Embarrassed at the praise, they tucked into their pudding and kept talking about their tasks at Ground Zero. Each man also took turns telling what was quickly becoming apparent: that the news didn’t capture even a fraction of the horrors of downtown. The stench, the burning smoke that got past even their respirators and goggles, the burning soles of their boots, the dog-tiredness and their sagging spirits as the hours passed and no cache of living humans was found.
Larry was a psychiatrist, as it turned out and his professional nose ferreted out that Mike had gotten very quiet.
“How you doing, Mike?”
Mike blew out a huge exhale and I could see he was fighting hard not to break down.
“Eh…uh…I’ve been downtown working the—”
His voice breaks. All the men silently lean across the long table and with their gnarled hands, they hold onto Mike’s big, trembling arms.
“Let it out, man”, one of the steelworkers tells him and the other men nod in agreement.
Mike goes down like a bowling pin. Everyone gets up from the table and surrounds this 6’2” hulk of a man, placing their hands on his shoulders, his arms, the top of his head as he weeps.
A minute later, relief visible on his mournful face, he says, “I’m sorry, I just….”
They motion him to stop, to tell his story.
“I hand the body parts to the man next to me, into the makeshift morgue….” and his voice broke again, only this time he wasn’t alone. Mike went on to describe the arms, fingers, bits of feet, pieces of flesh that didn’t resemble anything human anymore.
One tent held the artifacts that were found: wallets, combs, shoes, driver’s licenses, an earring.
Everything was being tested to match any DNA found there, with body parts. Mike’s job was the body part tent, otherwise known as the morgue.
We sat in silence when Mike was done, and all I could think was how God had put this oak of a man who’s a mortgage broker in Illinois, in charge of blown apart and charred body parts.
Dear God, I really hope you know what you’re doing—please take good care of Mike from Chicago.
Everyone sacked out for a few more hours and before daylight, they were all gone again, back down to the pit. A few more men arrived, but slept for only an hour, saying it was getting critical that they find survivors now, or all hope would be lost.

--------

Tasks to carry out:
a) In the Ground Zero account, what was Larry's profession?
b) Please pick up the Ground Zero account after its final sentence and carry it forward.

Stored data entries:
--------

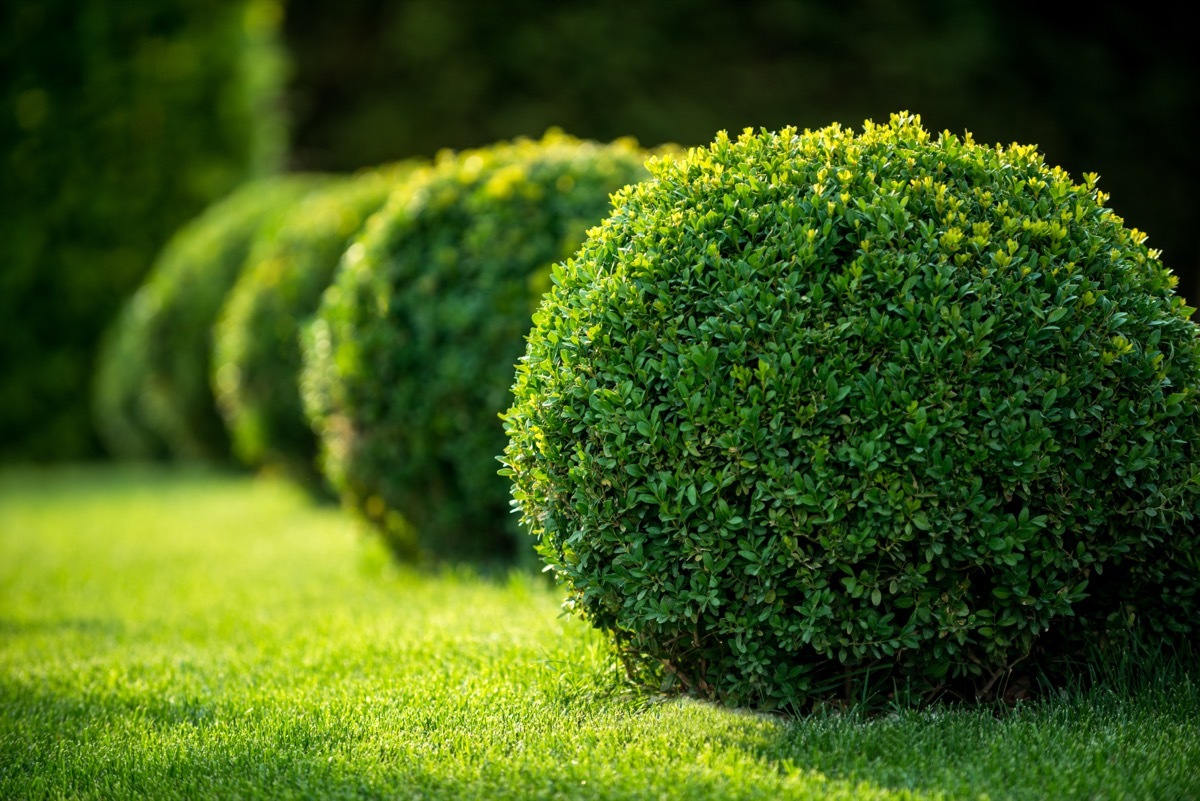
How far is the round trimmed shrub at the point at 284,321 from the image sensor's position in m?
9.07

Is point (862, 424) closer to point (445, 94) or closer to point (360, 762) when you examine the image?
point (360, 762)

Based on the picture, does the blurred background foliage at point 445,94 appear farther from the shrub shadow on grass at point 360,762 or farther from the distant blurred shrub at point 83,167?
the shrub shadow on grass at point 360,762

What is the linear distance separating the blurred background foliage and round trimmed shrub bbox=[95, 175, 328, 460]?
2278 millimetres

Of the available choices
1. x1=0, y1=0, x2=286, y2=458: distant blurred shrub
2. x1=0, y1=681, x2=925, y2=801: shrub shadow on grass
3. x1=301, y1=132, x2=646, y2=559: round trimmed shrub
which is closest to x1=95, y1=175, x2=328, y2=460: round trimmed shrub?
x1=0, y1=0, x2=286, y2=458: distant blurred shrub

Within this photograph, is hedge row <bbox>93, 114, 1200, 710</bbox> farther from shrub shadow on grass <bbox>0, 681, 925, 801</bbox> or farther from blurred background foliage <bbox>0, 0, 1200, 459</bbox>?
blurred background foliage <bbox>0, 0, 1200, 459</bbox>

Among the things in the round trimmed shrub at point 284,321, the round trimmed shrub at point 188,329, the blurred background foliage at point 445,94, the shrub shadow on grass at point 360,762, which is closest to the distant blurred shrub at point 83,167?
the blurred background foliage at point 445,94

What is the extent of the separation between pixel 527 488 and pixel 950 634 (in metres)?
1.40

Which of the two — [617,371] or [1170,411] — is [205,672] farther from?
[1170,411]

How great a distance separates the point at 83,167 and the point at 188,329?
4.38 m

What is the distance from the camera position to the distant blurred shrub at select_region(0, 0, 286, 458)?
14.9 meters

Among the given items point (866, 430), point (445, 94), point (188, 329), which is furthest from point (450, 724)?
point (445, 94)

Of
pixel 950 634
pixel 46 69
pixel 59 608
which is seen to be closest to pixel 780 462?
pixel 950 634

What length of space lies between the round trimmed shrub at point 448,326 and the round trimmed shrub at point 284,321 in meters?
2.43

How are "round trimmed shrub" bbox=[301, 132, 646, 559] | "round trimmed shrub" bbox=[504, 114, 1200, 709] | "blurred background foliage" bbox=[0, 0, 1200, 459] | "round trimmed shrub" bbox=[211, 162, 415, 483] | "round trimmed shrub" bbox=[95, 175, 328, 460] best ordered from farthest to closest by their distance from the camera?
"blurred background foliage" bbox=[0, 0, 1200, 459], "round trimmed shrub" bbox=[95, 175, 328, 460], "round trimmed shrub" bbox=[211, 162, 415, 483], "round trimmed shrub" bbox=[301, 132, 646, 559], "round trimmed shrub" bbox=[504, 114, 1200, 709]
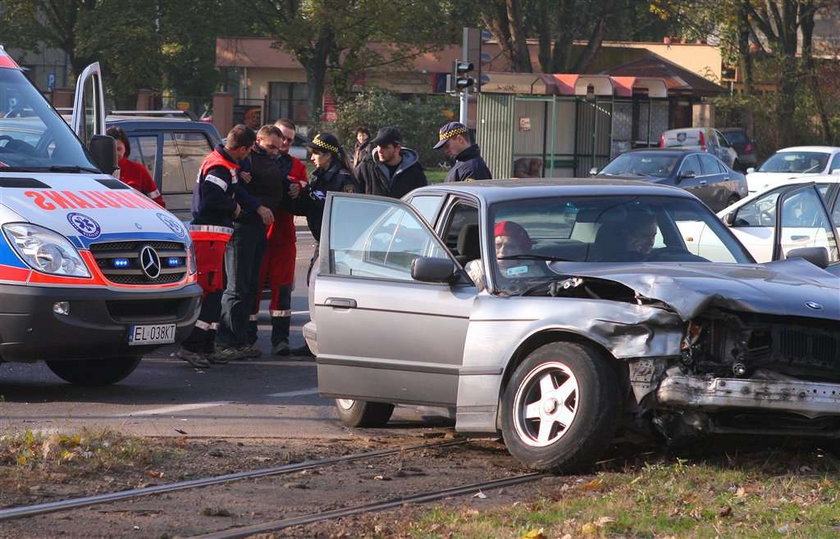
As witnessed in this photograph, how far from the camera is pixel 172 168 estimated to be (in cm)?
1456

--------

Solved tasks:
a) Larry was a psychiatrist.

b)
But by the end of day four, hope was fading. When the men were gone, the TV showed a world in solidarity with New York—an international outpouring of prayers, all-night vigils, donations pouring in, musicians writing songs, a round-the-clock music telethon featuring the biggest names in music, these kind acts poured in from everywhere, and these were the stories I fed the Ground Zero workers at the dinner table. This was what they could run on when their own strength evaded them.
The next few days were much like the first but with ever-fading hopes that the victims were still alive underneath the mountains of burning rubble. Even the German Shepherds that were called in to sniff out bodies were only pulling out body parts. Still, the men toiled away on almost no sleep, their tenacity to prove a different ending spurring them on.
On night four, Mike limped in well after the others, almost missing dinner. I opened the front door and he put his arms out for a long hug. Holding him, I could hear him sniffling on my shoulder. I brought him a chair and we gently got his boots pulled off, exposing new, raw blisters glistening in the hallway light. I soaked his feet as he allowed himself more tears, telling us about the cruel horrors he was witnessing.
Restore their spirits, they’re really running low.
We all ate dessert together that night, but a thick melancholy settled over us, a sickening fear that all was lost. I couldn’t help but look around the table at the desolate faces of these exhausted, heroic men, and wonder about how a man experiences defeat. How does he feel it, especially when his efforts to beat great odds were so heroically carried out?
“We’ve failed, the people probably died underneath there, waiting for us,” said Larry.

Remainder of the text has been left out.